SELECTED PASSAGE
--------------------

Tuesday, August 11, 2009

I Hate the Log Ride

We make the long quiet walk from the door of the preschool to the car. I strap him in his seat and close the door. I take a deep breath.

Then one more.

I get in the car and slowly pull away from the curb.

“I’m sorry, mommy.” so sweetly murmured from the back seat by those lips that are more precious to me than diamonds or rubies or pearls.

Poor Russell. Poor Mommy! I have no idea what to do when the teachers tell me he hit EVERY SINGLE PERSON in his class today. And when they put him in time out he threw a toy shovel at his teacher. Really? REALLY?! Well, yeah, I’ve seen the time-out fits, so really, but oh MY GOD I feel guilty right now. (I’m not being blasphemous, I am simply in a constant state of prayer these days.)

I am a CHICKEN, chicken, chicken! The other day I was parked in this weird beach parking spot that was too small and too crooked so Jon had to back out of it for me and I CLOSED MY EYES and held my breath, except for when I peeked a little and had to yell “PEOPLE!... there are people walking back there!” but we stopped in time and the people moved along and I shoved my fists back into my eyeballs so if there were anymore people I wouldn’t have to see them get smooshed.

--------------------

Items stored from a collection

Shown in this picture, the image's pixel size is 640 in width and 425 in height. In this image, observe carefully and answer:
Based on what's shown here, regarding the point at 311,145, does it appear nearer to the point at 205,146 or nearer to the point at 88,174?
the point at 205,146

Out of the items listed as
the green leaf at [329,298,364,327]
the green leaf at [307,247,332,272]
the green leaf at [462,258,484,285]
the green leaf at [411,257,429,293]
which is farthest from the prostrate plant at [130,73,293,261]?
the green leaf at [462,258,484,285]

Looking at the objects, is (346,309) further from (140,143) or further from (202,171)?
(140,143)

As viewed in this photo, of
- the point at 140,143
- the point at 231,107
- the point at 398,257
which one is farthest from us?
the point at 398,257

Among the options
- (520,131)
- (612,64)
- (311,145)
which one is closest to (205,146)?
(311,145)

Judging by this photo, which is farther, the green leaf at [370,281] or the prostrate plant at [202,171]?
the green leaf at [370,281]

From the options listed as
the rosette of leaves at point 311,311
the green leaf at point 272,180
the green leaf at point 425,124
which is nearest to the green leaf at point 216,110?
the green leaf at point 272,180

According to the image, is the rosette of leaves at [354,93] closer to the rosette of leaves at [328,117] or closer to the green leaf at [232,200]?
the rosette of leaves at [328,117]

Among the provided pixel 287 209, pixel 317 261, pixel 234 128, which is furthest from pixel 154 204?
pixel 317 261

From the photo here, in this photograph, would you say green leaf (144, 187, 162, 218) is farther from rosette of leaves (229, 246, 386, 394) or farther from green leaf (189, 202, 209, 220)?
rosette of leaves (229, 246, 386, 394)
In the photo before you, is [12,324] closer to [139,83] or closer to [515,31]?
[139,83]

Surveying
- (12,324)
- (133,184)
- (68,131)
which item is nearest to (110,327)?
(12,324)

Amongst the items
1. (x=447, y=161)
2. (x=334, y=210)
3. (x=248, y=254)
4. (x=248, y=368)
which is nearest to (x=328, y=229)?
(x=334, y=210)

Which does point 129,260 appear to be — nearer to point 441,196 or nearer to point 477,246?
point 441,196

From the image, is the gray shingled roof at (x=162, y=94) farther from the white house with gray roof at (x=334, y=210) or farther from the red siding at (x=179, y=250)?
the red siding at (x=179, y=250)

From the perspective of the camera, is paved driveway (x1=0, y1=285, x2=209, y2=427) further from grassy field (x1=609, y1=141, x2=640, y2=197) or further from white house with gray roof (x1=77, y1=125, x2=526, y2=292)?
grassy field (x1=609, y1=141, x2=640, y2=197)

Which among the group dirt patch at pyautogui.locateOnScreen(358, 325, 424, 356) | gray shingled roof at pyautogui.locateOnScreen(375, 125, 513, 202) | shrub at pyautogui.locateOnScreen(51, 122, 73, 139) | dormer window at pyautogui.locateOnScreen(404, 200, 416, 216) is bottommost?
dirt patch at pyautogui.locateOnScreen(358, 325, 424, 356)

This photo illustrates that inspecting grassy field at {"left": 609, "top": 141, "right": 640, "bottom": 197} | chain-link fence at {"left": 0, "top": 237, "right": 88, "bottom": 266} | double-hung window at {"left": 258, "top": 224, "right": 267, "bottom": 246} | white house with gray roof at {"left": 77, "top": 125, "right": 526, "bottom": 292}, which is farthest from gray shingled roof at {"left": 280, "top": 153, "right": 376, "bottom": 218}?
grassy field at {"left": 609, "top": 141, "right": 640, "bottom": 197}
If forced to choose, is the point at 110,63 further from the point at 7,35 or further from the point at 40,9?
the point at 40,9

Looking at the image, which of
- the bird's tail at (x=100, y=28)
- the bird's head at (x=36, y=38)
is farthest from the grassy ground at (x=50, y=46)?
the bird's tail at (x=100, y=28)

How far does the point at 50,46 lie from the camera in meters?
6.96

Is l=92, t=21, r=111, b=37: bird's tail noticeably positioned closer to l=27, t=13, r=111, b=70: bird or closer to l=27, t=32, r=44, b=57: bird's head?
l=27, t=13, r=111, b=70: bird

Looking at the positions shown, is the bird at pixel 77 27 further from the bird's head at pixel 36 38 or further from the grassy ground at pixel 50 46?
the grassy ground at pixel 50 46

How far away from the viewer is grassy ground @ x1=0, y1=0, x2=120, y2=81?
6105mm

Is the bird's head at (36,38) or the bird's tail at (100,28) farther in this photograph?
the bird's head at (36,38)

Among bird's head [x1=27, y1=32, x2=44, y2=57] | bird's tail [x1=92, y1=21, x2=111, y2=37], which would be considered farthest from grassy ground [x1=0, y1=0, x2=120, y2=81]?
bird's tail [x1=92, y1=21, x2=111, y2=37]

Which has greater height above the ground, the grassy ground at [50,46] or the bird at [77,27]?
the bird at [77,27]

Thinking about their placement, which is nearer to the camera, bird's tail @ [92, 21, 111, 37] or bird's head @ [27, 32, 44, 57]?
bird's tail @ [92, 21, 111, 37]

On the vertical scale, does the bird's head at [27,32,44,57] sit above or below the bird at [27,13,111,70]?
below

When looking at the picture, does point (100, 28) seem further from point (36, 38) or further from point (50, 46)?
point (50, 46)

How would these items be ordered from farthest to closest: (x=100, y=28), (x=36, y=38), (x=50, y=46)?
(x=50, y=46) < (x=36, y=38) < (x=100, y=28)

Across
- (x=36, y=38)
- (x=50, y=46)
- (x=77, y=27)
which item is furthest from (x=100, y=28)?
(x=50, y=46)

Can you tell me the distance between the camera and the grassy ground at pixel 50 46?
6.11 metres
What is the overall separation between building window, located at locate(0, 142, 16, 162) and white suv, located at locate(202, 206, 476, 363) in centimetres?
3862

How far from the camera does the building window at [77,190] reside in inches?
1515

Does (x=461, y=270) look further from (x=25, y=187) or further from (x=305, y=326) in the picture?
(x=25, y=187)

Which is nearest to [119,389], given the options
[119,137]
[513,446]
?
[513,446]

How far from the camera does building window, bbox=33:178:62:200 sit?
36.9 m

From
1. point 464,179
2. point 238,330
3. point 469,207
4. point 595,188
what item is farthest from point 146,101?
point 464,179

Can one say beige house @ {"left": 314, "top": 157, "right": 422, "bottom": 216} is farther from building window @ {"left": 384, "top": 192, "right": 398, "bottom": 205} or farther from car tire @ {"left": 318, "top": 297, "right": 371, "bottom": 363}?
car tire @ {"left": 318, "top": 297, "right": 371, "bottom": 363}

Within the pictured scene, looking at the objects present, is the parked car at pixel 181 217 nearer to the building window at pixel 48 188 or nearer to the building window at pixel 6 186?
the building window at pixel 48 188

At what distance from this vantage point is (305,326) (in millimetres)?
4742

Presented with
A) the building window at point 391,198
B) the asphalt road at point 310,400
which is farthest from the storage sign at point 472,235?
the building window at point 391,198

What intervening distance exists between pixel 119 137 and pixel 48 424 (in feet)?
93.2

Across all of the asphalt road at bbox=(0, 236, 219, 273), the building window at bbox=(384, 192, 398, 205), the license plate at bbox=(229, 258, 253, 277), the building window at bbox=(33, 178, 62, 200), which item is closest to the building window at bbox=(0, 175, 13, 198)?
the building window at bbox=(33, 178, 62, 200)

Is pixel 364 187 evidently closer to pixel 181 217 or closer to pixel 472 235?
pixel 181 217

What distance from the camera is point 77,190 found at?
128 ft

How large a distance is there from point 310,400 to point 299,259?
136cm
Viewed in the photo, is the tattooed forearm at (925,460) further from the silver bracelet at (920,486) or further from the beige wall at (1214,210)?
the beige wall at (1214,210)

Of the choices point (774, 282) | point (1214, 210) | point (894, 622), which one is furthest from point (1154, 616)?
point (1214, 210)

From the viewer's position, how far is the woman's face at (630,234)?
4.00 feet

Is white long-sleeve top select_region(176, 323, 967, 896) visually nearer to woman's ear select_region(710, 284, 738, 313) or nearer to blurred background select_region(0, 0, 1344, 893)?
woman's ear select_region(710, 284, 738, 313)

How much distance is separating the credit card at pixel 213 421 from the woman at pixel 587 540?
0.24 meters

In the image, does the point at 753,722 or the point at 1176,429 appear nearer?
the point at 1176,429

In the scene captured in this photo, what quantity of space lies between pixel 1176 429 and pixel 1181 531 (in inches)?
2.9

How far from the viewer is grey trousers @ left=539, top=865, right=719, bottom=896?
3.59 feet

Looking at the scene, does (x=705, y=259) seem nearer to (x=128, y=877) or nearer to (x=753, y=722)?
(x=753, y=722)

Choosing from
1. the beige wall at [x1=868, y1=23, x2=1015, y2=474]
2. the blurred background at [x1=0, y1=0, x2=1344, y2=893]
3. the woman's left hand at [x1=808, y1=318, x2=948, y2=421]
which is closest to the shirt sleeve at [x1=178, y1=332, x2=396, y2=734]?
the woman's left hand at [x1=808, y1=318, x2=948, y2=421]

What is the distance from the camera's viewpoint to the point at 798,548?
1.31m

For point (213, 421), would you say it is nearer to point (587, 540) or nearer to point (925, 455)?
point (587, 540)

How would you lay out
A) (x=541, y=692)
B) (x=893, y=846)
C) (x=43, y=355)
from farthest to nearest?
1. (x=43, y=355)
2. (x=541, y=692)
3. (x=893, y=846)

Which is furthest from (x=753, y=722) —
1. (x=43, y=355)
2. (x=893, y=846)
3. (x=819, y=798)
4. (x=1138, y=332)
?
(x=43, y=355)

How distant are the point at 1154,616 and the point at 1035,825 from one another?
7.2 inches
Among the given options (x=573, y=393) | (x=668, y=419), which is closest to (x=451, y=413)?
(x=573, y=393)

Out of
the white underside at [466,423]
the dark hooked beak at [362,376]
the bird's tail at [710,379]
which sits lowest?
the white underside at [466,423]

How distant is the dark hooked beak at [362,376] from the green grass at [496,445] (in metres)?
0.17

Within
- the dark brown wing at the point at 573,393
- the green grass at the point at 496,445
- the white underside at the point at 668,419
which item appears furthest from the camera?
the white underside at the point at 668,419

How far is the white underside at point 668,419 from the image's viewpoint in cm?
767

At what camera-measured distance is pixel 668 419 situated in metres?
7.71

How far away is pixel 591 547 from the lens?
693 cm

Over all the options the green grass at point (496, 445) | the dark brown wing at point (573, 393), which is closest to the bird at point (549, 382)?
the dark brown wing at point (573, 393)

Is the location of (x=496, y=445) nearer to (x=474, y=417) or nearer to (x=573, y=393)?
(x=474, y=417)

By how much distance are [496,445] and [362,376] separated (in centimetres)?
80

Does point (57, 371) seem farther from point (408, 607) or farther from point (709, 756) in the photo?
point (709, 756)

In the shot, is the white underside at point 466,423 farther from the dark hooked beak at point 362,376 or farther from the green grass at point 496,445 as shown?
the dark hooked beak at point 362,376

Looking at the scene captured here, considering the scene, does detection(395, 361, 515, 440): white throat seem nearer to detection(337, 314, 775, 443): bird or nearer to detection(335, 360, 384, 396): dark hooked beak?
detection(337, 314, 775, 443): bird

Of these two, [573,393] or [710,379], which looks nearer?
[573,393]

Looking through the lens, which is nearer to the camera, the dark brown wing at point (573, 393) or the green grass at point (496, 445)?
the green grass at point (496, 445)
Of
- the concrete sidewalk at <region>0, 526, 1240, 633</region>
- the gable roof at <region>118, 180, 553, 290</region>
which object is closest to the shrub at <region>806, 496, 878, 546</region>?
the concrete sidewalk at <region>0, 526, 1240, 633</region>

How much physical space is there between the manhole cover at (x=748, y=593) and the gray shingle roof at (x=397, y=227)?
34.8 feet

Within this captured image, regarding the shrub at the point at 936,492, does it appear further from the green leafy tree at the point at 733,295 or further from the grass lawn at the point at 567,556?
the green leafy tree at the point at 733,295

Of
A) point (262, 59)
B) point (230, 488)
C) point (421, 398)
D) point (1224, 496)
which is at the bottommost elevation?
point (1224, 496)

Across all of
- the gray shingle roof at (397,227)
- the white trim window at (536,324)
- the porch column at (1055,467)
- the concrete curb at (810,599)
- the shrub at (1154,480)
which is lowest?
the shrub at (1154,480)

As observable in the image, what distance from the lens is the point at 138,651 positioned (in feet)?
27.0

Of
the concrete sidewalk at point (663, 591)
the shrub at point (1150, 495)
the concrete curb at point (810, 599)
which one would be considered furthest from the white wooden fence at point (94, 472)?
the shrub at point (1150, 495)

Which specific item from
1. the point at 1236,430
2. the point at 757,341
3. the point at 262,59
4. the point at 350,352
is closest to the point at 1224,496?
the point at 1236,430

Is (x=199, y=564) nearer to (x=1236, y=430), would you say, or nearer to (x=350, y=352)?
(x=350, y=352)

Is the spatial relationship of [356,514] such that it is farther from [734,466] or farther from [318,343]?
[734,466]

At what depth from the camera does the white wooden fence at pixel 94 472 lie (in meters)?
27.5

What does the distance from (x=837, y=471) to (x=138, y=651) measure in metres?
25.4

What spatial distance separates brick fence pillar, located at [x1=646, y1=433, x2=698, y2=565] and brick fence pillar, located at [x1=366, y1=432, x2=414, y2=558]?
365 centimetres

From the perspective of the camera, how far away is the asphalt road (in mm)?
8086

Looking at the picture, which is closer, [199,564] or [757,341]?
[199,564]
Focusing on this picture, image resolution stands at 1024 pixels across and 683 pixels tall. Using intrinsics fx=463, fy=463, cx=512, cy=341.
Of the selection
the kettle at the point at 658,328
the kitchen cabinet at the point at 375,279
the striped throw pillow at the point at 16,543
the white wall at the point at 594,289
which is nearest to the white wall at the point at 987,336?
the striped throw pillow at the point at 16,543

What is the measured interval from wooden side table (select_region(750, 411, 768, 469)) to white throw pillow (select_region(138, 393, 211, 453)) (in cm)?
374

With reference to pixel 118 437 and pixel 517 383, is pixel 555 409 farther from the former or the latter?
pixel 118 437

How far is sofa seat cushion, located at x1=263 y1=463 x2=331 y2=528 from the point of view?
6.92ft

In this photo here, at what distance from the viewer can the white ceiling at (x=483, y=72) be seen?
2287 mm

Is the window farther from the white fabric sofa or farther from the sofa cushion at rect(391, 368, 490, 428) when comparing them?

--------------------

DIRECTIONS FOR THIS TASK
Pick up the blog post about Russell's difficult day at preschool and continue it from its last sentence. These items have no connection to the blog post.

OUTPUT OF THE TASK
I don’t do roller coasters. I am not a big SkeeBob fan (it’s one of those water hotdogs you drag behind a boat at 90 miles an hour. Since I was 6 it was probably more like 2 miles an hour but I pee’d my swim pants anyway) and I was 20 before I could drive up Sundance Canyon and not be convinced we were going to drive off the edge.

As I arrive to pick him up from school I can almost here the click-click-click of the coaster on my way towards the (in the best WWF voice you can imagine) “900 MILES OF DEATH DEFYING, HEAD SPINNING, BARF YOUR GUTS OUT THROUGH YOUR EAR HOLES ACTION ON THE WEST COAST!!” When does it drop? When I come in and the teachers see’s me and says, “hang on, Mrs D. needs to talk to you before you go,” and the last brake on the track releases and the rickety cars and I begin the screaming decent into… ugh. Is that water? I HATE the log ride.

Okay, listen, I know I talk about this a lot, but this topic takes up 90% of my brain. And Russell is SO amazing in so many ways, and I hope someone will please tell me if I don’t say enough nice things about him to allow for these weekly tirades that aren’t as much about him being bad as much as they are about being his mom. I freeze when the teachers tell me there’s been a problem. I honestly have no idea what to say. I know I’m trying, but I don’t even begin to know how to say that to them without getting into a whole thing, or sounding defensive.

And honestly, I am a little defensive. I stand there getting the list of wrongs that were perpetrated when he has a bad day and feel like I have been a bad mom for putting him in a situation to be sad and frustrated and angry while at the mercy of people who don’t have my tricks for helping him. But...

...and here’s the thing...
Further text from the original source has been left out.